*Given data*
----------

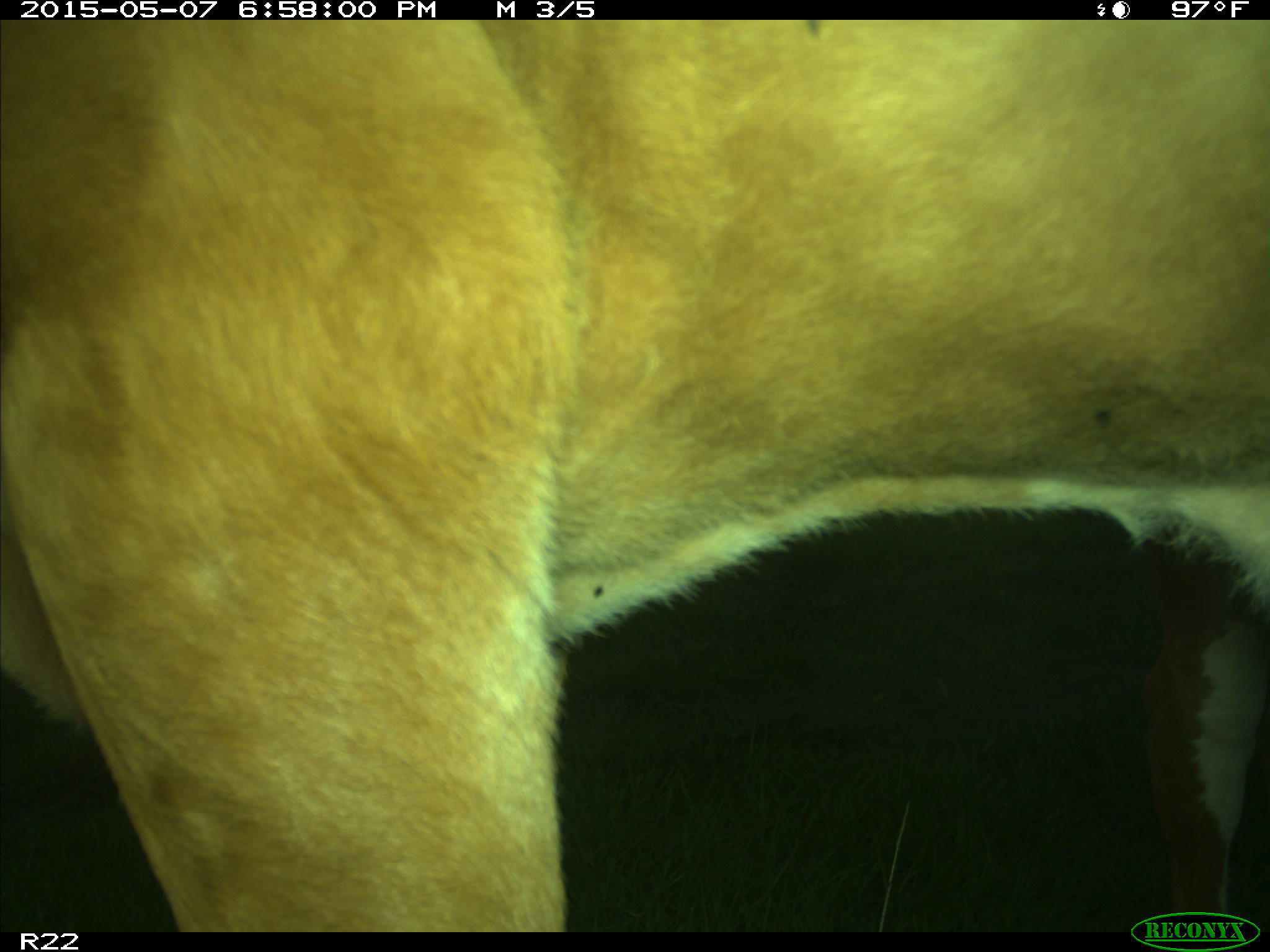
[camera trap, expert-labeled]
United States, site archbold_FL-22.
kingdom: Animalia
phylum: Chordata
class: Mammalia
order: Artiodactyla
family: Bovidae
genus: Bos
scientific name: Bos taurus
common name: domestic cow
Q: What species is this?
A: Bos taurus (domestic cow).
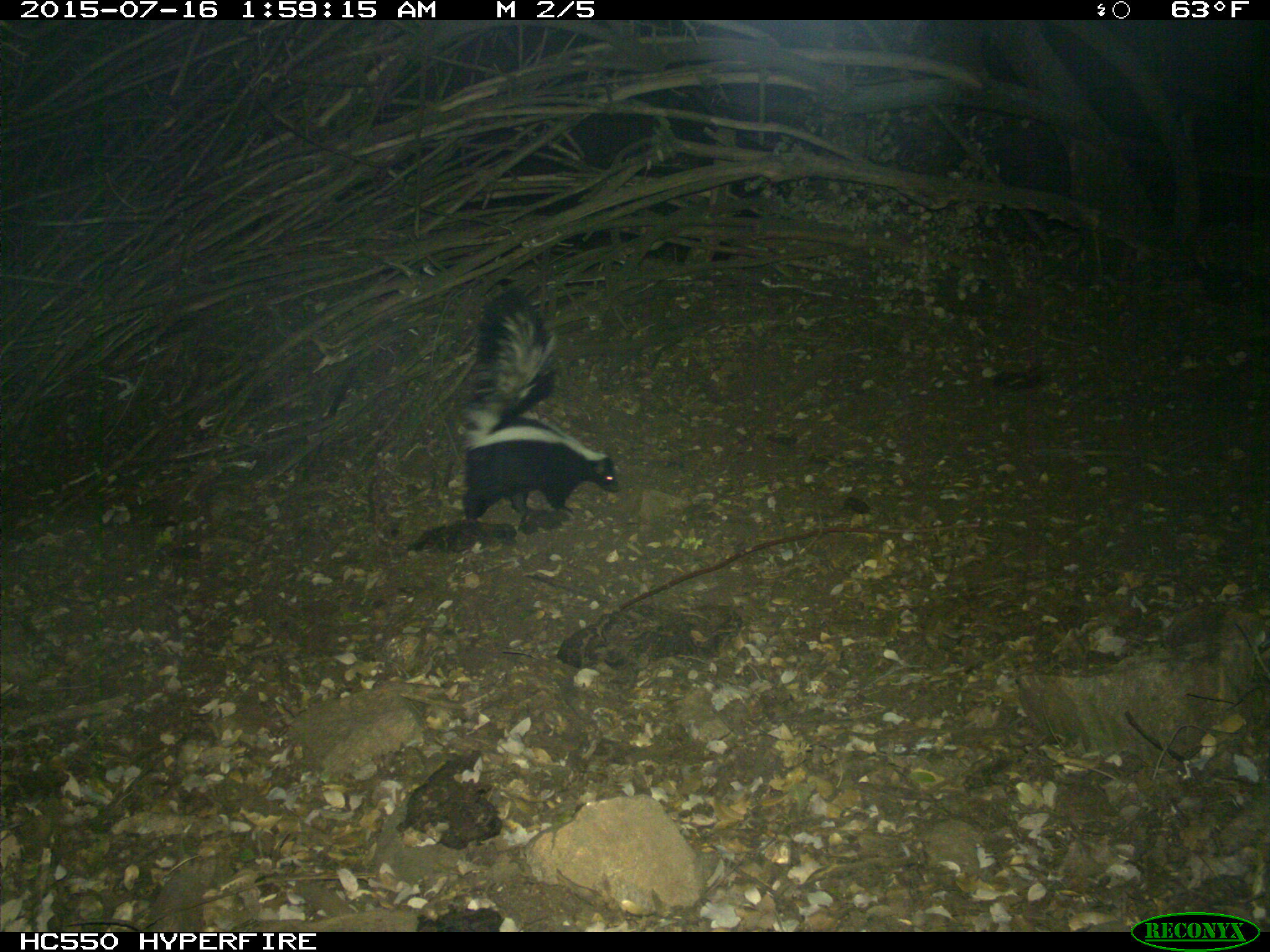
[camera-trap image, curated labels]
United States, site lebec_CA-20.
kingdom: Animalia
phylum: Chordata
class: Mammalia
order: Carnivora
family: Mephitidae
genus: Mephitis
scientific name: Mephitis mephitis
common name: striped skunk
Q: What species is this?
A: Mephitis mephitis (striped skunk).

----------

*Exercise instructions*
Exactly as written, copy out the listing, but without any pictures.

*The completed task*
[camera trap, expert-labeled]
United States, site archbold_FL-22.
kingdom: Animalia
phylum: Chordata
class: Mammalia
order: Artiodactyla
family: Bovidae
genus: Bos
scientific name: Bos taurus
common name: domestic cow
Q: What species is this?
A: Bos taurus (domestic cow).
[camera-trap image, curated labels]
United States, site lebec_CA-20.
kingdom: Animalia
phylum: Chordata
class: Mammalia
order: Carnivora
family: Mephitidae
genus: Mephitis
scientific name: Mephitis mephitis
common name: striped skunk
Q: What species is this?
A: Mephitis mephitis (striped skunk).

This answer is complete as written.